Local artist Jo Mora today maintains a large presence at the Stanton Center, but MHA also displays even more of his works at Casa Serrano, one of their other museums in Monterey.

Around the same time in 2021, the entire remaining archived works of the artist Jo Mora were sold by the Jo Mora Trust to MHA, which already possessed many of his works. The Jo Mora Collection became the new centerpiece for the museum, being one of the more famous artists of the area.

The magic company left in 2022.

Gift shop at the Stanton Center, seen here in September 2026, selling many replicas of the work of Jo Mora.

Many of the windows that had been covered for the Dalí Expo were uncovered in 2022 and 2023, letting in natural light. An exhibition dedicated to Virginia Stanton and Robert Stanton was installed on the first floor.

In 2023, the Italian Heritage Society of the Monterey Peninsula signed a two-year contract to display the Italian Heritage Exhibit on the first floor of the museum.
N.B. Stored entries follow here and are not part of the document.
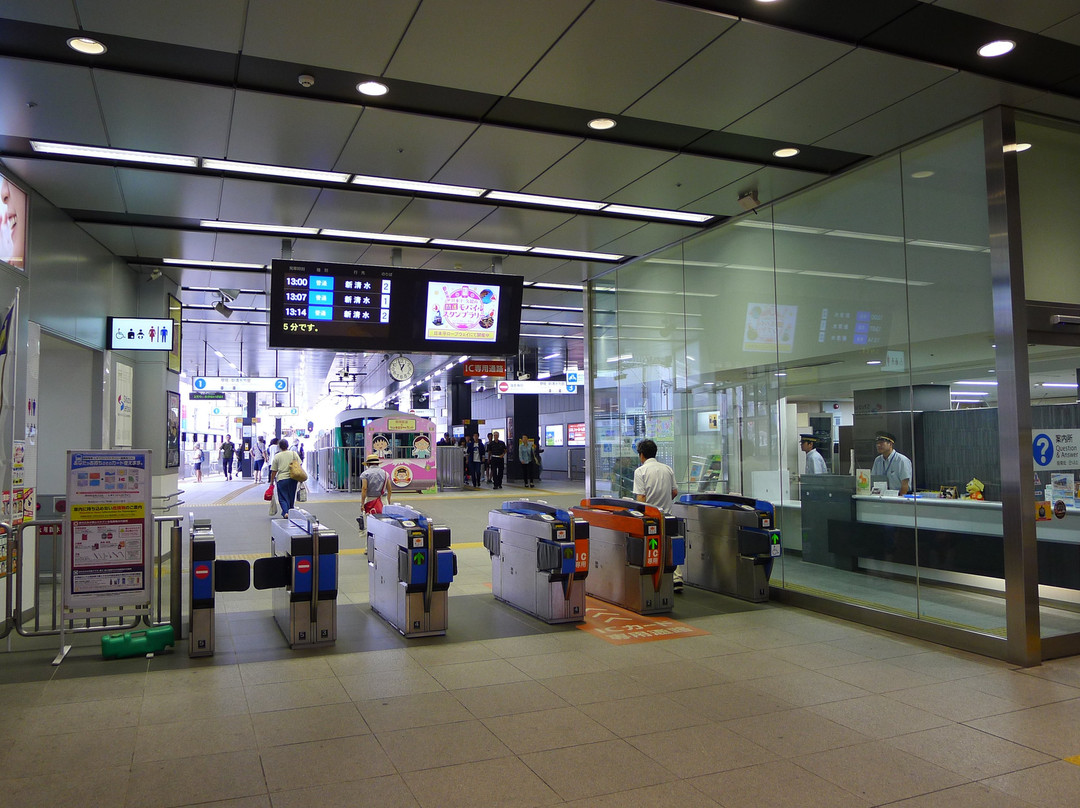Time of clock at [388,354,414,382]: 12:57
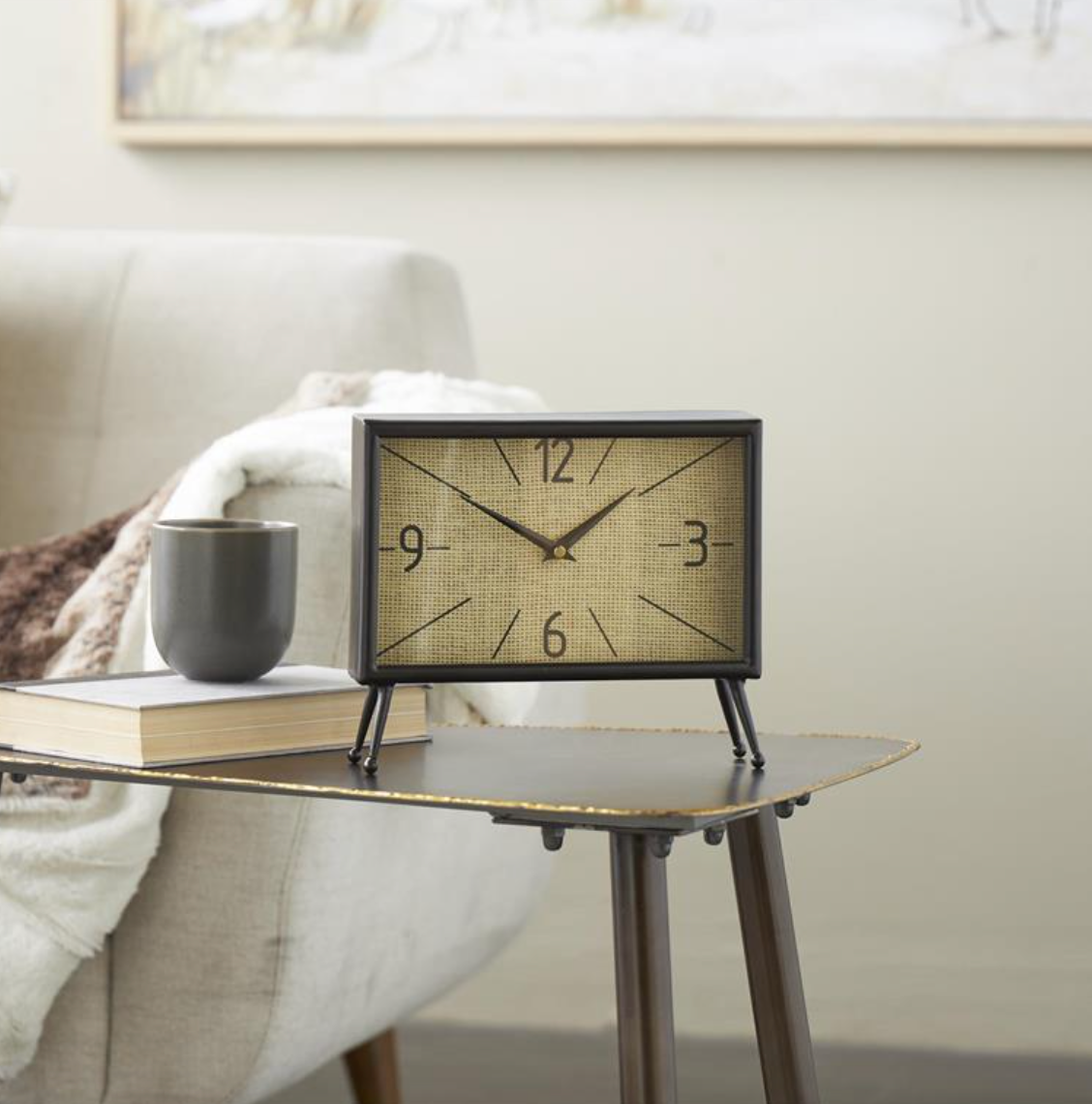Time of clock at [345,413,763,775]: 1:51
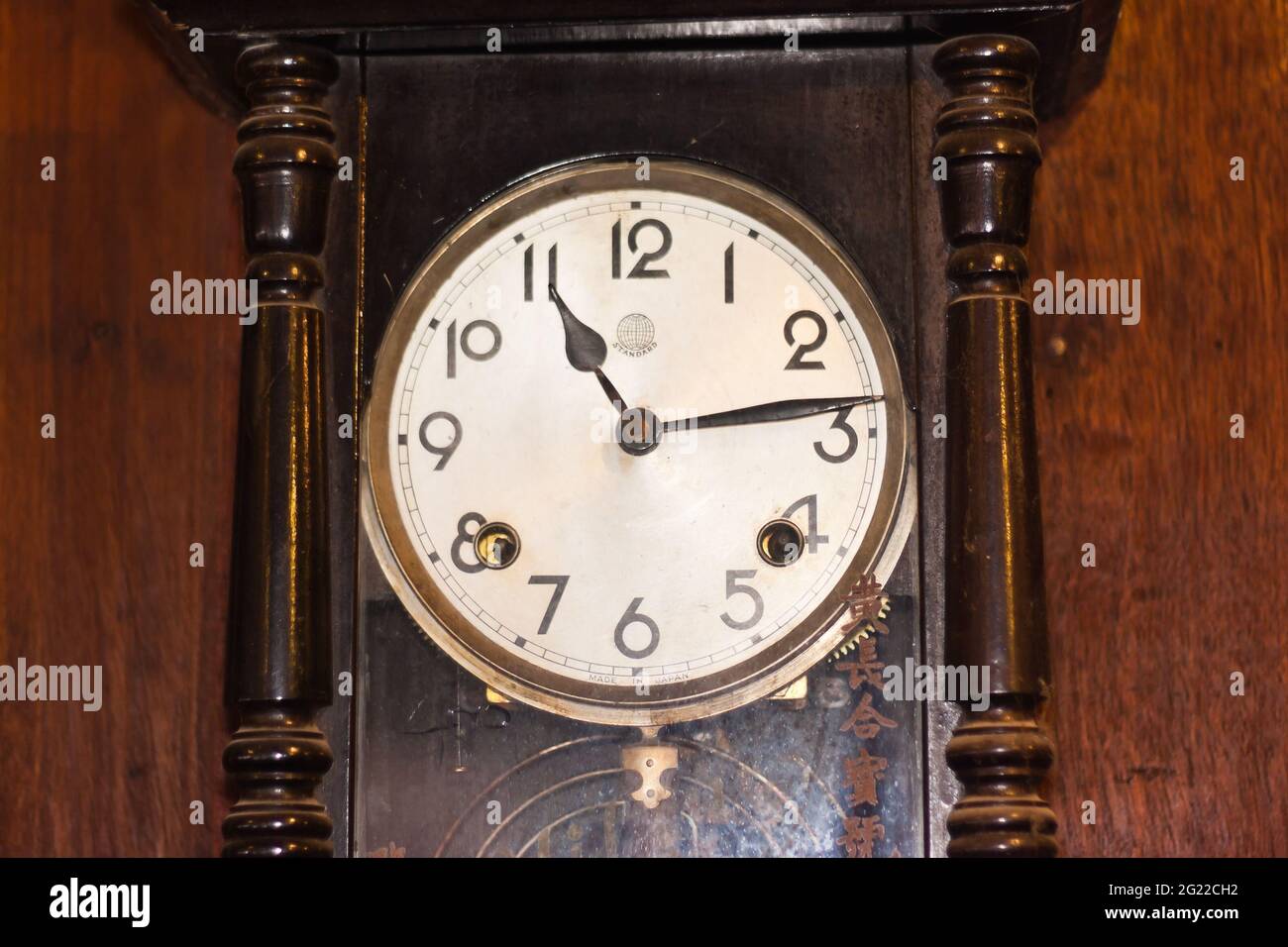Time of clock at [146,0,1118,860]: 11:13
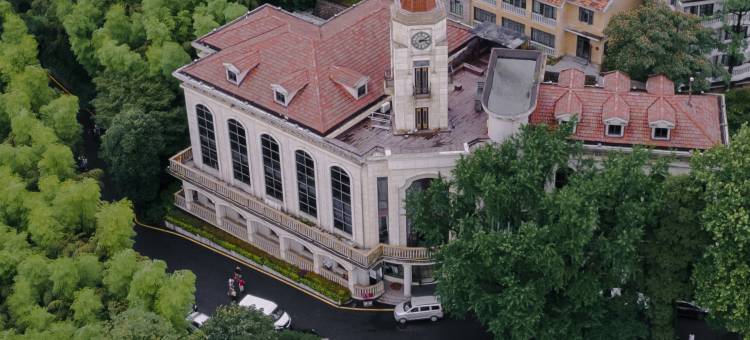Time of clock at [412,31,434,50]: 3:09
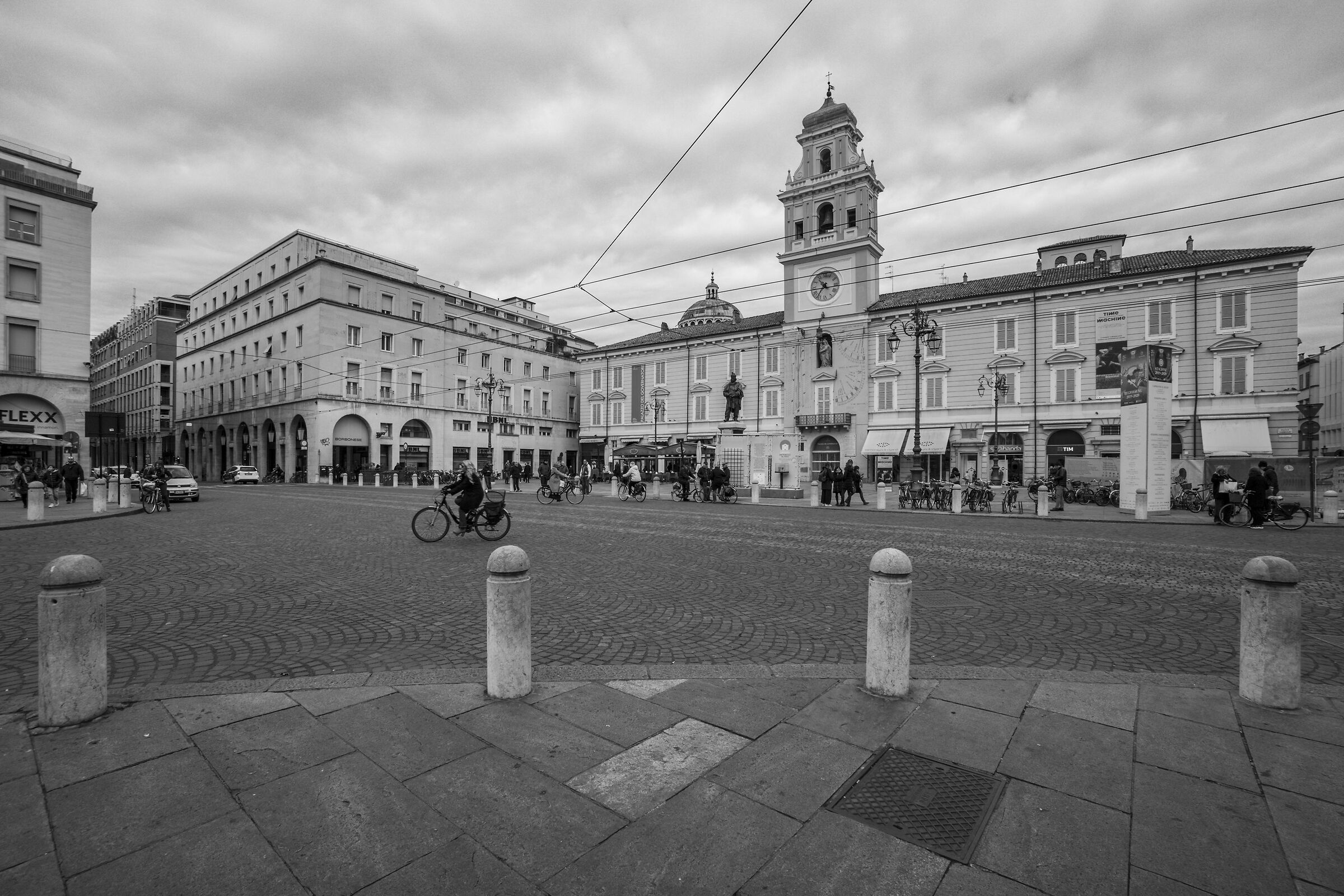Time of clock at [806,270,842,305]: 10:36
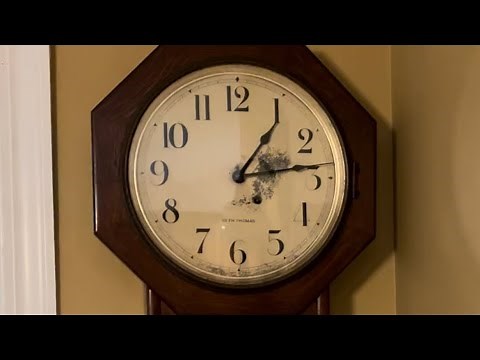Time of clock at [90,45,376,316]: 1:13
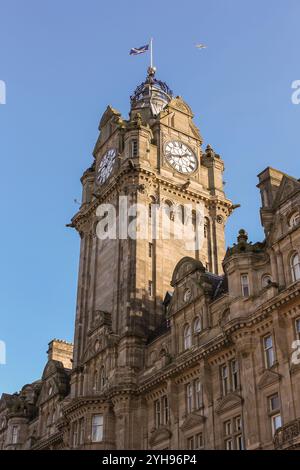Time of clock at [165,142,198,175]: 1:42
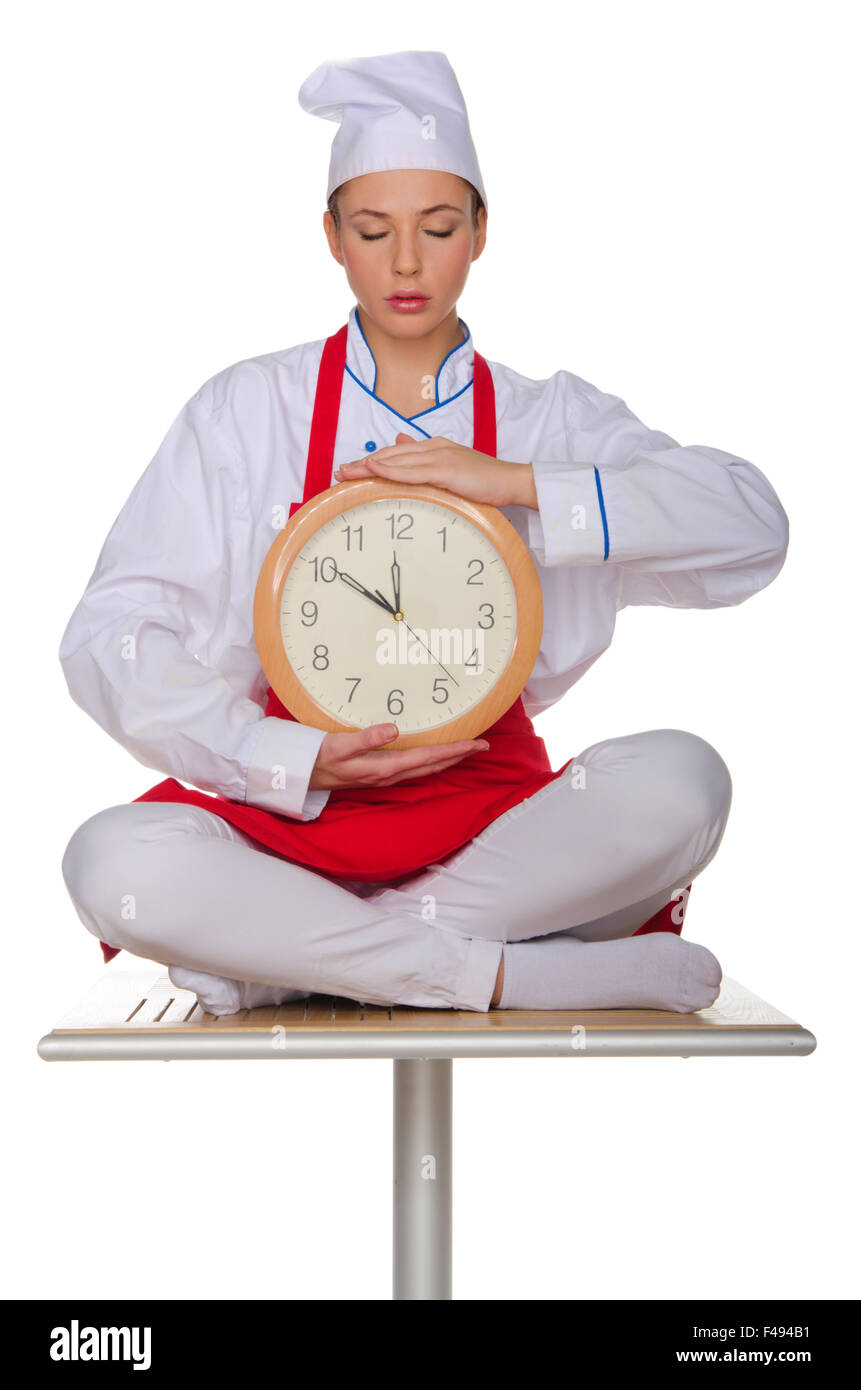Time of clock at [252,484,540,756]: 11:50
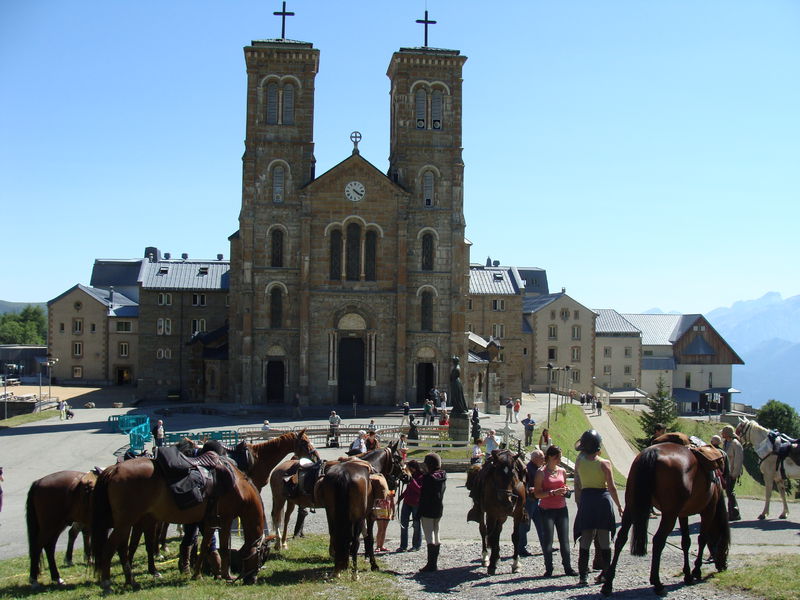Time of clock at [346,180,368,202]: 4:21
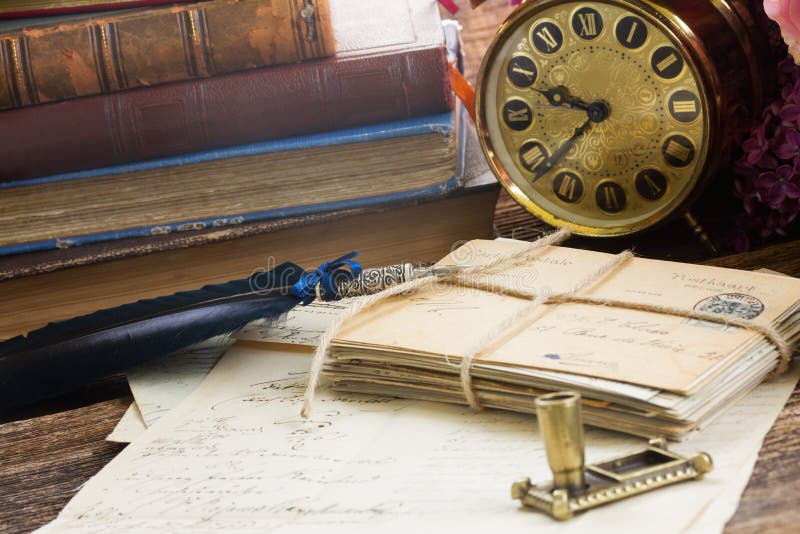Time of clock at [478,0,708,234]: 9:38
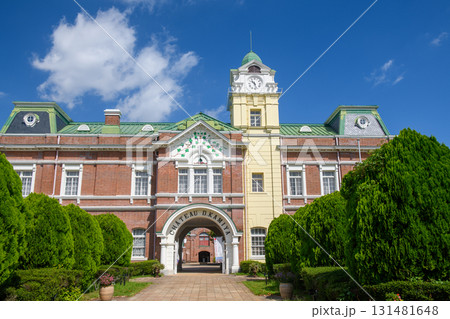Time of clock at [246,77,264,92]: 10:28
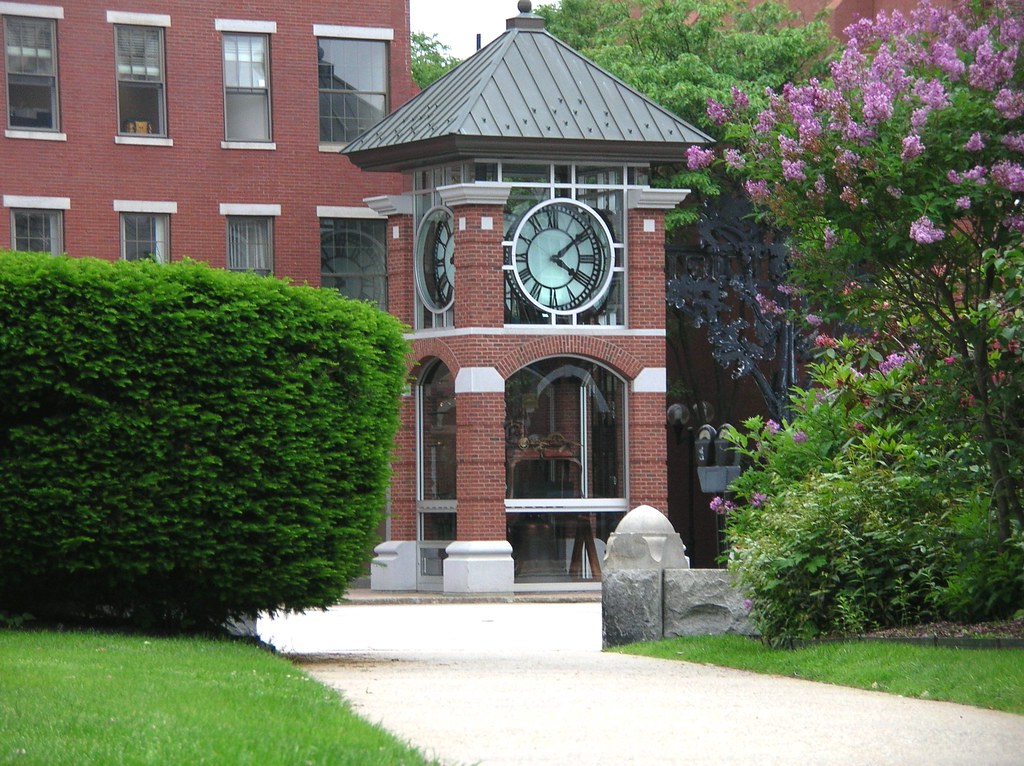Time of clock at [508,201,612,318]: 4:08
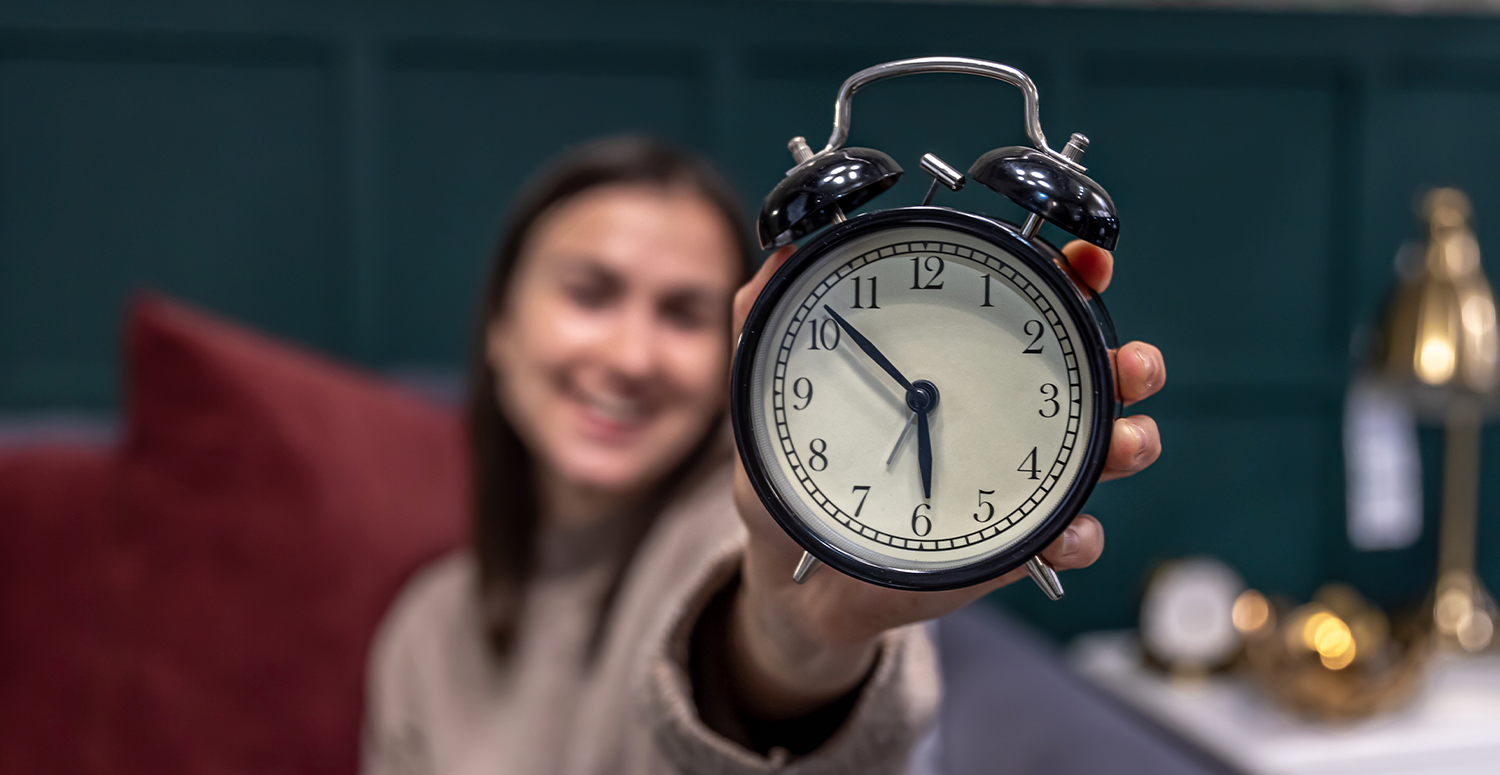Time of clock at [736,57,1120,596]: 5:52
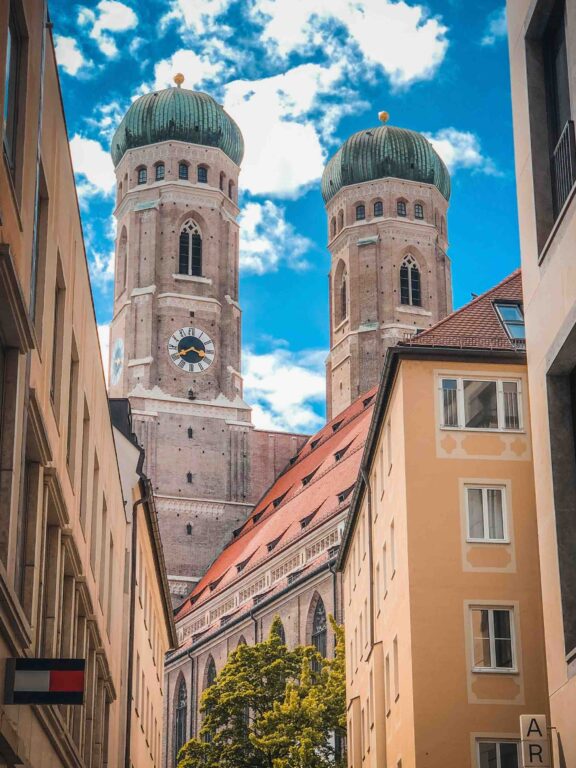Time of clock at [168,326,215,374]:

In 2023, MHA entirely removed the exterior signage for the Dalí Expo, replacing them with temporary banners displaying present exhibits. They hired the artist Robert Wecker of the Wecker Group to design new permanent signage for the exterior of the museum, and hired the company Monterey Signs to install them once they were completed.

To celebrate the 150th birthday anniversary of the artist Jo Mora, MHA announced in September 2026 that they would display an exhibition of photographs by Lewis Josselyn of Jo Mora called Jo Mora and Family. This exhibit will run from October through December 2026.